He says dozens of children and teenagers have complained of "psychological problems" connected to the raids such as "feelings of insecurity, incontinence, nightmares and black-outs".

Since Israel's withdrawal from Gaza, police Lieutenant Colonel Mahmud Al-Qazzaz charges that the sonic booms have become louder, with the air force no longer worried about upsetting ground troops and settlers.

"The aim is to scare and terrorize all Palestinian people," he said.

Although the raids cause no physical injuries, they have broken "hundreds of windows and made cracks in the walls of old buildings," he said.

In school, Zaqut says some children can't concentrate, listening nervously, anxious whether another boom is in the offing.

The other danger, he said, is that these children will grow up hating Israel and plotting to embark on attacks.

"A child's fear and shock provokes a desire to take revenge," he said.

Asked about the jets breaking the sound barrier, an Israeli army spokesman said he remembered planes breaking the speed of sound over Israel when he was growing up.

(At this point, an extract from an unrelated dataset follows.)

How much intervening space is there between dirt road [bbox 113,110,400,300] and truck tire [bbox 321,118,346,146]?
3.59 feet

"The reason why we do that is because our planes sometimes have to go over the speed of sound for operational reasons," he said without elaborating.

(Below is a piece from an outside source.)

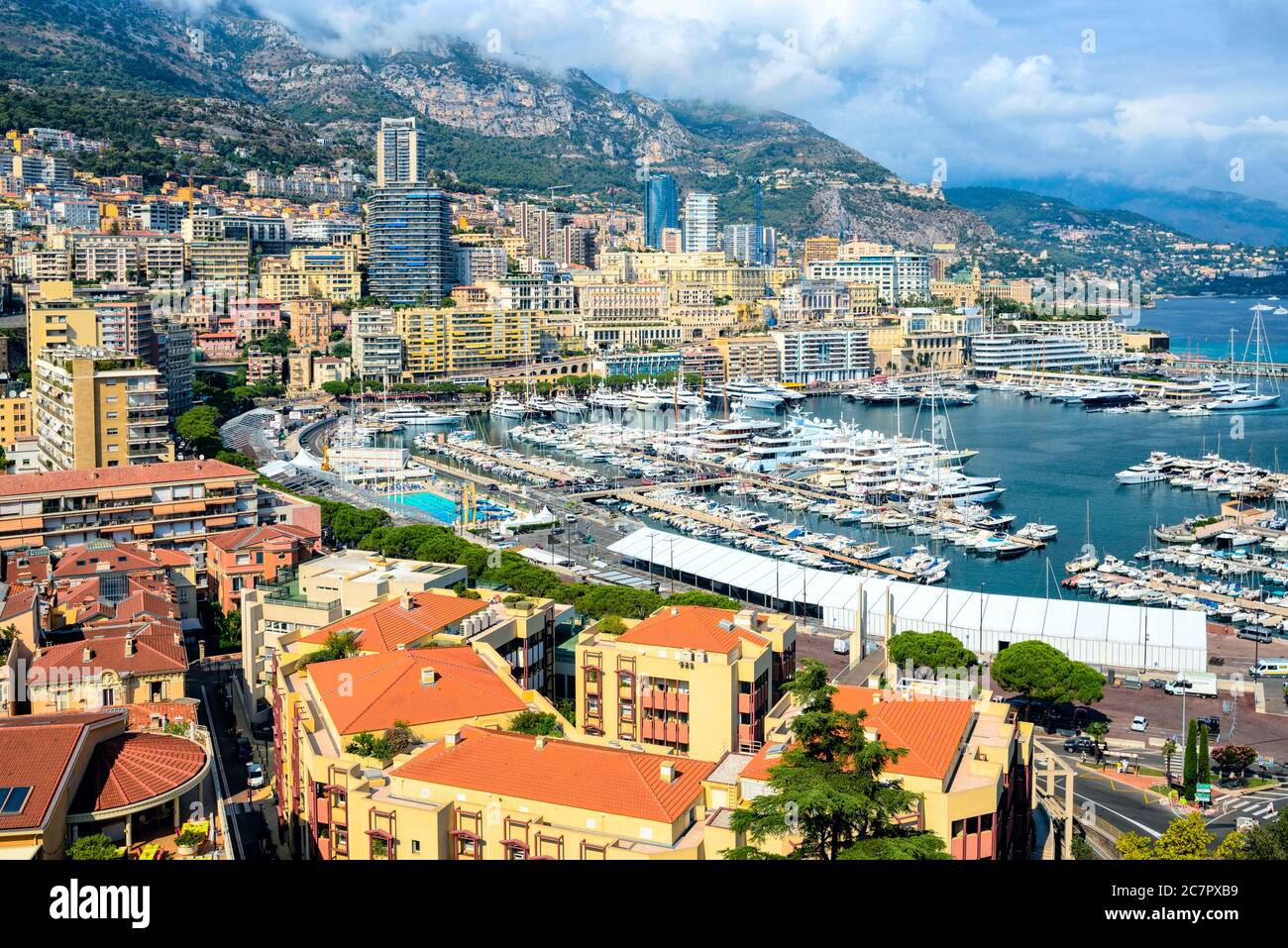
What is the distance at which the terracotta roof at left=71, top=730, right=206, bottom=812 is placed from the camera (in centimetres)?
743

Wednesday is the fifth anniversary of the outbreak of the Palestinian Intifada against Israeli occupation. A total of nearly 5,000 people have been killed on both sides, including many Palestinian activists assassinated by air strikes that often saw the killing of several civilians in the process.

The Intifada broke out September 28, 2000, following a provocative visit by then opposition leader Ariel Sharon to Al-Aqsa Mosque.

Raids

Carrying parts of Israeli missile that targeted his school. (Reuters)

Israel, on its part, marked the Intifada anniversary by escalating and widening its raids and offensives against Palestinians in Gaza and the West Bank.

Israeli helicopters Wednesday launched three fresh raids against targets in the Gaza Strip despite pledges by Palestinian resistance factions to end rocket attacks.

On Tuesday night Israeli artillery had pounded the Gaza Strip and warplanes struck for a first time.

Apache helicopter gun ships fired missiles at Fatah offices in Gaza City's Tuffah neighborhood early Wednesday, while others targeted Palestinian security offices in the southwest of the city.

At the same time, Israeli helicopters attacked a building used by the Popular Front for the Liberation of Palestine in the Bureij refugee camp in the center of the Gaza Strip, according to AFP.

Israeli Defense Minister Shaul Mofaz, inspecting an artillery battery deployed along the northern border of Gaza, said it was "not there for decoration."

He told reporters: "If we don't have quiet, the terror organizations will not know quiet.

"If (Hamas's Gaza chief) Mahmud al-Zahar or Ismail Haniya or any of the others (Hamas leaders) continue firing Qassam rockets, we will send them to the place where both Rantissi and Yassin are."

Hamas founder Sheikh Ahmed Yassin was assassinated in an Israeli air strike in March 2004. His successor, Abdelaziz Rantissi, was killed in a similar air strike several weeks later.